● EXERCISE GOAL:
Please recast the material below as a numbered list with one entry per line, dropping blank lines and leaving out the pictures.

● EXERCISE MATERIALS:
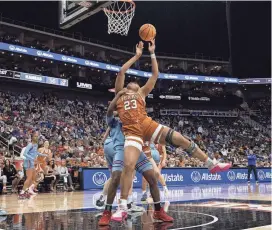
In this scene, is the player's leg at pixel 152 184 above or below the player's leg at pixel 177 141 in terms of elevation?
below

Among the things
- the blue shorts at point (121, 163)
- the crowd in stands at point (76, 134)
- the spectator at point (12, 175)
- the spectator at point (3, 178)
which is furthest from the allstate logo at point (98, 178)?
the blue shorts at point (121, 163)

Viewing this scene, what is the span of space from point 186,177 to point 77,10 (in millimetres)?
10966

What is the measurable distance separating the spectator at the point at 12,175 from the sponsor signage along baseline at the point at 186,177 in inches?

● SOLUTION:
1. In this scene, is the player's leg at pixel 152 184 above or below the player's leg at pixel 177 141 in terms of elevation?
2. below
3. Among the things
4. - the blue shorts at point (121, 163)
5. - the crowd in stands at point (76, 134)
6. - the spectator at point (12, 175)
7. - the spectator at point (3, 178)
8. which is furthest from the allstate logo at point (98, 178)?
9. the blue shorts at point (121, 163)
10. Viewing this scene, what is the span of space from point 186,177 to point 77,10 (in millimetres)?
11. 10966
12. What is the measurable distance separating the spectator at the point at 12,175 from the sponsor signage along baseline at the point at 186,177 in inches?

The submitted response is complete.